WORK ITEM ▸ Would you give the entries below again, precisely as they are written?

MATERIAL SUPPLIED ▸

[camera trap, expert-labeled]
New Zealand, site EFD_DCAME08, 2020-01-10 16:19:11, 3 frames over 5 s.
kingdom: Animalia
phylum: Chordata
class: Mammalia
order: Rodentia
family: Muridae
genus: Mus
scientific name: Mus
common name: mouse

SOLUTION TO THIS EXERCISE ▸
[camera trap, expert-labeled]
New Zealand, site EFD_DCAME08, 2020-01-10 16:19:11, 3 frames over 5 s.
kingdom: Animalia
phylum: Chordata
class: Mammalia
order: Rodentia
family: Muridae
genus: Mus
scientific name: Mus
common name: mouse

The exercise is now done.